The best deployment strategy depends on your traffic pattern. Steady, high-volume traffic favors dedicated instances (SageMaker, Vertex AI). Bursty or low-volume traffic favors serverless (Modal, Replicate). API-only applications with no custom models should use managed endpoints (OpenAI, Bedrock, Azure OpenAI) to avoid infrastructure management entirely.
Knowledge Check
1. Why should you use AsyncOpenAI instead of the synchronous client inside FastAPI endpoints?
Show Answer
2. What is the main advantage of SSE over WebSockets for LLM chat streaming?
Show Answer
3. When would you choose Modal over AWS SageMaker for model deployment?
Show Answer
4. What does a health check endpoint verify in a containerized LLM deployment?
Show Answer
5. Why is Docker Compose useful for local LLM application development?
Show Answer
Key Takeaways
- Separate API, business logic, and inference layers so each can scale and version independently.

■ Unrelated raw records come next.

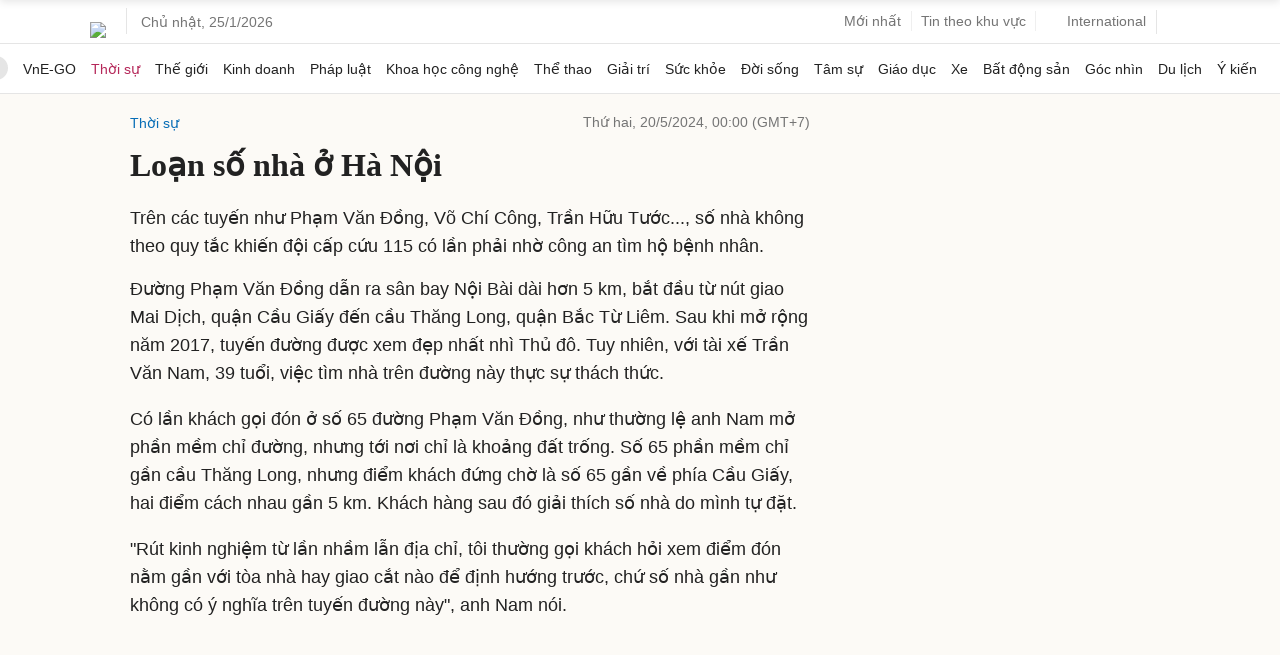

--- FILE ---
content_type: text/html; charset=utf-8
request_url: https://www.google.com/recaptcha/api2/aframe
body_size: 145
content:
<!DOCTYPE HTML><html><head><meta http-equiv="content-type" content="text/html; charset=UTF-8"></head><body><script nonce="ahQdJt1PtxEO75RR8SBR2w">/** Anti-fraud and anti-abuse applications only. See google.com/recaptcha */ try{var clients={'sodar':'https://pagead2.googlesyndication.com/pagead/sodar?'};window.addEventListener("message",function(a){try{if(a.source===window.parent){var b=JSON.parse(a.data);var c=clients[b['id']];if(c){var d=document.createElement('img');d.src=c+b['params']+'&rc='+(localStorage.getItem("rc::a")?sessionStorage.getItem("rc::b"):"");window.document.body.appendChild(d);sessionStorage.setItem("rc::e",parseInt(sessionStorage.getItem("rc::e")||0)+1);localStorage.setItem("rc::h",'1769353007230');}}}catch(b){}});window.parent.postMessage("_grecaptcha_ready", "*");}catch(b){}</script></body></html>

--- FILE ---
content_type: application/javascript; charset=utf-8
request_url: https://fundingchoicesmessages.google.com/f/AGSKWxUg294YvU9uExXy4opL_0hRCGl13WVXRp4mItgcxPUYUdyDX0gsNiIFwB9ykAmKZiPWypYu68rtNSSLNrQjsEh7gGlL-1Y-6FJIX6U-UvziczdCv9CRq1E800D-LINXlbXibLKr5UaGjtJSTe9GhIIB4DNHtTnU8-0OMlIUkZrDAgM0ITC_weQc374A/__180x450_/ButtonAd_/smartadserver./advertising2./intelliad.
body_size: -1288
content:
window['ed2490a2-ffcd-4836-8135-1e513abb3382'] = true;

- Use SSE for standard chat streaming; reserve WebSockets for bidirectional use cases like real-time collaboration or voice.
- LitServe provides a minimal, high-performance framework for serving custom models with batching and GPU management.
- AWS Bedrock, GCP Vertex AI, and Azure OpenAI offer managed model endpoints that eliminate infrastructure management for API-based models.
- Serverless platforms (Modal, Replicate, HF Inference Endpoints) are ideal for bursty workloads, while dedicated endpoints suit steady production traffic.
- Containerize with Docker Compose for local development, then deploy to cloud container orchestrators (ECS, GKE, ACA) for production.